Levantei os olhos para ela do lugar em que estava, deitada no chão numa tentativa desesperada de não vomitar. O reflexo dela no espelho lembrava um cartaz de cinema, e para mim as ondas de seu cabelo pareciam perfeitas. Mas ela nunca ficava satisfeita.

    — Você tem que levantar do chão — ela continuou, baixando os olhos para mim. — E se algum empregado entrar?

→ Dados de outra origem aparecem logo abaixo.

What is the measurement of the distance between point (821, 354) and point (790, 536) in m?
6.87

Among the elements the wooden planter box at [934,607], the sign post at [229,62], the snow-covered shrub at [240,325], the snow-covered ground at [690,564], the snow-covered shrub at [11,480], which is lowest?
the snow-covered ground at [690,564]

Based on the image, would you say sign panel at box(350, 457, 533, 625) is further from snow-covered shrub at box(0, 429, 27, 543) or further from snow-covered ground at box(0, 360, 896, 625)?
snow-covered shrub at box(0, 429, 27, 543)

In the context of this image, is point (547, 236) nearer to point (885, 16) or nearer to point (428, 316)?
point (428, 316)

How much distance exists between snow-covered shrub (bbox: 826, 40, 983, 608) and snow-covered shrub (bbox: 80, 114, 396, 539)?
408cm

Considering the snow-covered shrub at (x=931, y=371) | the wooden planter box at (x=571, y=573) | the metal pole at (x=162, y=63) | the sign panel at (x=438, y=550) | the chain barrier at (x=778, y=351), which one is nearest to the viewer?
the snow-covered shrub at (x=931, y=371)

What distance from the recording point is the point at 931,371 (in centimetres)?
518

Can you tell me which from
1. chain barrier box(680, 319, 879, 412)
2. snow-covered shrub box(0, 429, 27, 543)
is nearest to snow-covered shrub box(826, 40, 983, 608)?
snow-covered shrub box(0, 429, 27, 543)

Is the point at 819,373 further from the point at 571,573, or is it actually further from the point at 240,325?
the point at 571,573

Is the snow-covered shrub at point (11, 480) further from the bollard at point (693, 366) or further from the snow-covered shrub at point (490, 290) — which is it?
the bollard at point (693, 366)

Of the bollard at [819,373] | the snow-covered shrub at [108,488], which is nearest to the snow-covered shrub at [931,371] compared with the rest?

    Caminhei com esforço até um dos divãs, como sempre fazendo o que me mandavam, embora não considerasse aquela posição necessariamente mais digna de um garoto. Fechei os olhos, rezando para a água se acalmar. Eu não queria ficar enjoada. A nossa jornada até aquele último dia tinha sido bem comum, apenas uma viagem de família do ponto A ao B. Não consigo lembrar para onde íamos. Mas lembro que viajávamos em grande estilo, como de costume. Éramos uma das poucas famílias sortudas que sobreviveram à Grande Depressão com a fortuna intacta — e minha mãe gostava de deixar isso bem claro para as pessoas. Assim, estávamos alojados numa suíte bonita com janelas de tamanho considerável e mordomos particulares ao nosso dispor. Eu cogitava chamar um deles pela campainha e pedir um balde.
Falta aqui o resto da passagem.